Pdo and sql injection

I want to ask something simple.At a later project,I used pdo and prepared statements against sql injections and someone told me that it is not proper to use pdo,he did not say why and I did not ask why.Is there a reason not to use pdo lately,because I do not know something like that,I have some time to write php code.

As far as I know, PDO is the best option PHP provides us.

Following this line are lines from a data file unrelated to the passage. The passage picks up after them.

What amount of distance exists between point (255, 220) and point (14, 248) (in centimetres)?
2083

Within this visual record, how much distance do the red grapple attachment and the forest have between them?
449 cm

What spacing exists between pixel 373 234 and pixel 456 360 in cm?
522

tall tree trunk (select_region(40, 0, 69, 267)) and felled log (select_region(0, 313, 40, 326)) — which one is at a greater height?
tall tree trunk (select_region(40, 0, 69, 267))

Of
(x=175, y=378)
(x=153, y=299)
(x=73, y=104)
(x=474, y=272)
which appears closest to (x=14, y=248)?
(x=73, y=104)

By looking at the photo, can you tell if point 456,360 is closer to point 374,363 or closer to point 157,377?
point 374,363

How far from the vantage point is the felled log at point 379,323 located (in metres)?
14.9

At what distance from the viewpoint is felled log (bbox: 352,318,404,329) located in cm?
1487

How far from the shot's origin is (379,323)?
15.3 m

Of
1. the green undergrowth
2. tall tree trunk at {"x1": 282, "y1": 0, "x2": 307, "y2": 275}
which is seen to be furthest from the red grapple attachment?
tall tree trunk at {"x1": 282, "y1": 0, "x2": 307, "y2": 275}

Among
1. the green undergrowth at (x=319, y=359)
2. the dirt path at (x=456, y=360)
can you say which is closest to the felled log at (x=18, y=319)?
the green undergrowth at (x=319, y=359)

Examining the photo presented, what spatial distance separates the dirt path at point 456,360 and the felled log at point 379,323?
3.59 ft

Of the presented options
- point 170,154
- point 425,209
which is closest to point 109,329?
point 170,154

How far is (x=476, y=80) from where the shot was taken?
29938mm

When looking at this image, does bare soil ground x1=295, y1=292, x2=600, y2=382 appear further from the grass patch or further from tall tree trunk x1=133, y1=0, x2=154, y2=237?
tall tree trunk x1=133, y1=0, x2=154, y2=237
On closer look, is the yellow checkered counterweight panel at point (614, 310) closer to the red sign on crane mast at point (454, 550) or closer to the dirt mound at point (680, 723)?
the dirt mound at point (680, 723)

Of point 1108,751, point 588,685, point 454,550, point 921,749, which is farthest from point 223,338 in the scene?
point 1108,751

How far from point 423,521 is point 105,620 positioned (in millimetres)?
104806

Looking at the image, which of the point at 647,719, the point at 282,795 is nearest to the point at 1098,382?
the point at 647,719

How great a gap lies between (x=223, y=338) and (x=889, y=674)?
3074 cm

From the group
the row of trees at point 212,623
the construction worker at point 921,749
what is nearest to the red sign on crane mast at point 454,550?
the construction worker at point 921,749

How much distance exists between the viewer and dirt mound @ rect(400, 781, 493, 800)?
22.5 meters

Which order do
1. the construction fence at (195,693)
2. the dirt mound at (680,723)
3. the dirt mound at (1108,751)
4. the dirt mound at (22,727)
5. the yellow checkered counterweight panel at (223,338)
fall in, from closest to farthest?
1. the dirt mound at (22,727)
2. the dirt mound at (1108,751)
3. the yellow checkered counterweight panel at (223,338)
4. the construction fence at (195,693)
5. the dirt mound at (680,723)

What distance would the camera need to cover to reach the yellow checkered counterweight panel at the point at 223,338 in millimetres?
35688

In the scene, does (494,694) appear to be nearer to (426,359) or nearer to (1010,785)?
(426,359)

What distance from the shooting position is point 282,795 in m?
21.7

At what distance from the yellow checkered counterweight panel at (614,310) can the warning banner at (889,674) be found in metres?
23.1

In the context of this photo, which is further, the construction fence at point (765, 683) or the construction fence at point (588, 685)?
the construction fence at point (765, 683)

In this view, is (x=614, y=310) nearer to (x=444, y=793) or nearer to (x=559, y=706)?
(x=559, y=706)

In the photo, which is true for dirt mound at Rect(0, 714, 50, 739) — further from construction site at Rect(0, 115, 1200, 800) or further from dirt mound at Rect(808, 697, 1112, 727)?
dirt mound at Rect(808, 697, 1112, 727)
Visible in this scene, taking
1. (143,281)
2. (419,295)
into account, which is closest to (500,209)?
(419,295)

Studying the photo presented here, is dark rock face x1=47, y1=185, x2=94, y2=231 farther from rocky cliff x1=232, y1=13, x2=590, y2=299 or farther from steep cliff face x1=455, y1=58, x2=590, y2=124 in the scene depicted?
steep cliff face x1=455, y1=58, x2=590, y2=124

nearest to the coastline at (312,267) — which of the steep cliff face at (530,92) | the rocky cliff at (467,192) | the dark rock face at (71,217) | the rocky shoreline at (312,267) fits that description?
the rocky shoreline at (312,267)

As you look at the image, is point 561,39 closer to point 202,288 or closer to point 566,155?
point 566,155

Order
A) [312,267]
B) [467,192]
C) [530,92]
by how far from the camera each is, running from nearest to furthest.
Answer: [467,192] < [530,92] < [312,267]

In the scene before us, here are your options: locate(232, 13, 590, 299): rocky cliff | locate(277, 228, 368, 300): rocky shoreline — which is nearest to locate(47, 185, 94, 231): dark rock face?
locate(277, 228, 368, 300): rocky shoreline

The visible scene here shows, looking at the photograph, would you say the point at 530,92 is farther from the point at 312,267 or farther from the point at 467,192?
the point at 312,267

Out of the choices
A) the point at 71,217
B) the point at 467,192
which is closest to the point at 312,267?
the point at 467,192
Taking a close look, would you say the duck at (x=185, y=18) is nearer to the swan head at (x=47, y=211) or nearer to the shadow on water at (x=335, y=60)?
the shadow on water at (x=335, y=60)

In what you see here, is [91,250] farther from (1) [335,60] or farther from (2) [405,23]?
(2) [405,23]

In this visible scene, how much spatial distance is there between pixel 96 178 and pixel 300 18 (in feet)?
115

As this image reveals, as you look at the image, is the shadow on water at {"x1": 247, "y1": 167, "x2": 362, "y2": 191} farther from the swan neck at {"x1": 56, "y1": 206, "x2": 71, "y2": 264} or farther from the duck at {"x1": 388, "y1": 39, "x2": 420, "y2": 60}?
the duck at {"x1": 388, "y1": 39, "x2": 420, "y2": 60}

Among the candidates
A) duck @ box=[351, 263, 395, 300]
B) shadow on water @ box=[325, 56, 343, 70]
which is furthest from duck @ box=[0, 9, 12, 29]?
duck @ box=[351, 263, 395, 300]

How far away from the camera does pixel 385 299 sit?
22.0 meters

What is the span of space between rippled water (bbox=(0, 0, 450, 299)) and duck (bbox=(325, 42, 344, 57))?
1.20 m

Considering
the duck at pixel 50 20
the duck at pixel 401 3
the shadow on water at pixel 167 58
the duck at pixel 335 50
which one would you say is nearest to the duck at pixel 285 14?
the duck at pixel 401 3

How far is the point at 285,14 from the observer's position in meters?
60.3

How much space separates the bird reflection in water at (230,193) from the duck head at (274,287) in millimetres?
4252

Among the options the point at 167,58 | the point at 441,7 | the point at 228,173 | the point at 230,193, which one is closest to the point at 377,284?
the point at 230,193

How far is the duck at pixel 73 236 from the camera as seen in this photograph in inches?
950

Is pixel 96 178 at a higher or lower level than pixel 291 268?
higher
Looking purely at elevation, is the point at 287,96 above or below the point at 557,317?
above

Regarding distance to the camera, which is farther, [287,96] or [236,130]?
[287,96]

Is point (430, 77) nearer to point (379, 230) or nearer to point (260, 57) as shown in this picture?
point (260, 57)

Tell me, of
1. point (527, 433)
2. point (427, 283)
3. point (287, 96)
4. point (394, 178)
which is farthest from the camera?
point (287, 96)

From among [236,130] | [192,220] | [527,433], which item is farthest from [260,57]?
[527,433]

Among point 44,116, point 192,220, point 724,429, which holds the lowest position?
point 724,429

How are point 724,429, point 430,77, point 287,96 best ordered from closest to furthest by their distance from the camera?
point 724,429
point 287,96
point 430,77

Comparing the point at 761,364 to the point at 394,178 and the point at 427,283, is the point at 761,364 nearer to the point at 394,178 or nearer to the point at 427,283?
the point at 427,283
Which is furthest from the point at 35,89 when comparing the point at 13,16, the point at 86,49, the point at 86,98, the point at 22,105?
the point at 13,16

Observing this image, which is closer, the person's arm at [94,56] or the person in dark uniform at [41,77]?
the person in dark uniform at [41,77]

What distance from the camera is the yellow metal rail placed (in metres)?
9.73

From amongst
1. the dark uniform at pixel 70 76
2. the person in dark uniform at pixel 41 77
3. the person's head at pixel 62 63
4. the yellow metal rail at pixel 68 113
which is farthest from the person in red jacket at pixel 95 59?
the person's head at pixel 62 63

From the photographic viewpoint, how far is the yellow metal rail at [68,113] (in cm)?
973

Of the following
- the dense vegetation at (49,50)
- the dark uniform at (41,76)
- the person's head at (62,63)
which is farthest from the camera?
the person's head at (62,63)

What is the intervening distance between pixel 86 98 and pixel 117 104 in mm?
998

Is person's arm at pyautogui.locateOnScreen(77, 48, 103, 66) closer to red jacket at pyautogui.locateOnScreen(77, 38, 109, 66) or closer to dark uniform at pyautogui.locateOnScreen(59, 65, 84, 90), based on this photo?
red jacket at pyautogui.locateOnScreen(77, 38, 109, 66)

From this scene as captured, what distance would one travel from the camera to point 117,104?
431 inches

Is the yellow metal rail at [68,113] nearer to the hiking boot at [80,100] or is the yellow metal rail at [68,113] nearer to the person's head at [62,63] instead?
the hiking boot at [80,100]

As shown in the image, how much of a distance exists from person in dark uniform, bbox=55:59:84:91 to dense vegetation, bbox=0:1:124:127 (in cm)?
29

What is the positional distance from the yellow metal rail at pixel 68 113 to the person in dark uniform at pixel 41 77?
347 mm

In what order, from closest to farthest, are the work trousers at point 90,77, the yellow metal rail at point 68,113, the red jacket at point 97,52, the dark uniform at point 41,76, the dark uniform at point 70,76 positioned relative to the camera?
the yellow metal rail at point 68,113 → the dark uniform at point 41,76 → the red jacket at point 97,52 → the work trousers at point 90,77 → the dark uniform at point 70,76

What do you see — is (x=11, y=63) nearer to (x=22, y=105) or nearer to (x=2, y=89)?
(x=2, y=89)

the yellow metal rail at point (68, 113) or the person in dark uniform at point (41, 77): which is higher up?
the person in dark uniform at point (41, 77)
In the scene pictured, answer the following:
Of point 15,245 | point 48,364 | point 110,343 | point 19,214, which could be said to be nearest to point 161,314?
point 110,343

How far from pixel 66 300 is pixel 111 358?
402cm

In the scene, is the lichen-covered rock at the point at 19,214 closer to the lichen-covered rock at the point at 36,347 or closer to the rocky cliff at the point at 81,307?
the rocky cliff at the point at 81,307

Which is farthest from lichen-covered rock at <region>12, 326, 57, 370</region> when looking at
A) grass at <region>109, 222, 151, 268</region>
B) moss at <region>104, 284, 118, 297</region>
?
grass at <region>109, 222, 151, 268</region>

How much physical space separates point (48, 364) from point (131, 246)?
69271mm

Just wanted to provide this information too, found it via a google search (which lead right back to Sitepoint 3 years ago.

if you bind your parameter in your PDO statements then you will gaurd against SQL Injection attacks.

wrong:


$sql = "
SELECT
  name
FROM
  names
WHERE
  name 
    LIKE '%$name%';";
$stmt = $Db->prepare($sql);
$stmt->execute();

Correct


$sql = "
SELECT
  name
FROM
  names
WHERE
  name 
    LIKE '%" .? . "%';";
$stmt = $Db->prepare($sql);
$stmt->bindParam(1, $name);
$stmt->execute();

To protect the SELECT, UPDATE, or INSERT you need to ensure that you not only prepare the statement you also have to bind any parameters that a user or external data-source such as a $_POST, $_GET, JSON, SOAP… value is being used in an SQL statement.

Regards,
Steve

The only remotely valid reason I ever heard was that the target server did not support PDO.

But that was years ago, and I did not buy that reason even then.

There were those that preferred the mysqli extension when PHP5 first came out and for some time the jury was out, but my last understanding was that PDO was seen as the best way to proceed.

EDIT: PDO with prepared statements, to be more precise, as has been said above.

What #ServerStorm said. Too many people have this misunderstanding that “PDO” is the solution – it is not. Any variable binding using PDO, MySQLi, etc will work. Sending the dynamic data separate from the query is what prevents SQL injection – not PDO!!!

Actually, I have a related question. First, I use a home rolled CQRS/EventSourcing system, rather than a traditional mapping style ORM, or data access abstraction layer. So here’s the question, which I ask based on assumptions I’ve made, not really having used PDO…

Doesn’t PDO’s (or mysqli_bind for that matter) just call sprintf($sql, $params) underneath? If so, why not just do that? If not, what does PDO’s bindParam method actually do?

No, its not sprintf. Prepared Statements is a function of the database itself. PDO sends the SQL statement with no data to the server. The DB parses the SQL statements, sends back an identifier. PDO then sends data to the server using the indentifier to link that data to the SQL statement. The SQL and the data never mix.

Only for database servers that do not support Prepared Statements does PDO emulate them.

See:

Ok gotcha. I always wondered about that. Any particular reason not to keep using sprintf though?

This may be useful: http://php.net/manual/en/pdo.prepared-statements.php

Of course, I know what a storedproc is. I’ve been using them since the mid 90’s with MsSQL server. But those are designed and compiled server side. Without having used PDO, I wasn’t sure if there was any communication with the server prior to setting param values, or if it was all done client side. I’d still like to know if there are any real drawbacks to using sprintf. Nothing user-supplied is ever used in a query, and my data access needs are very light (storing and fecthing serialized events, and a simple read model) so I really don’t want to mess with more abstraction than I really need.

You wanted to know the advantages of prepared vs sprintf… that link gives you the benefits as bullet points.

Oh snap! That’ll teach me to skim something at 1:40 in the morning. Thanks, that answerd my query perfectly.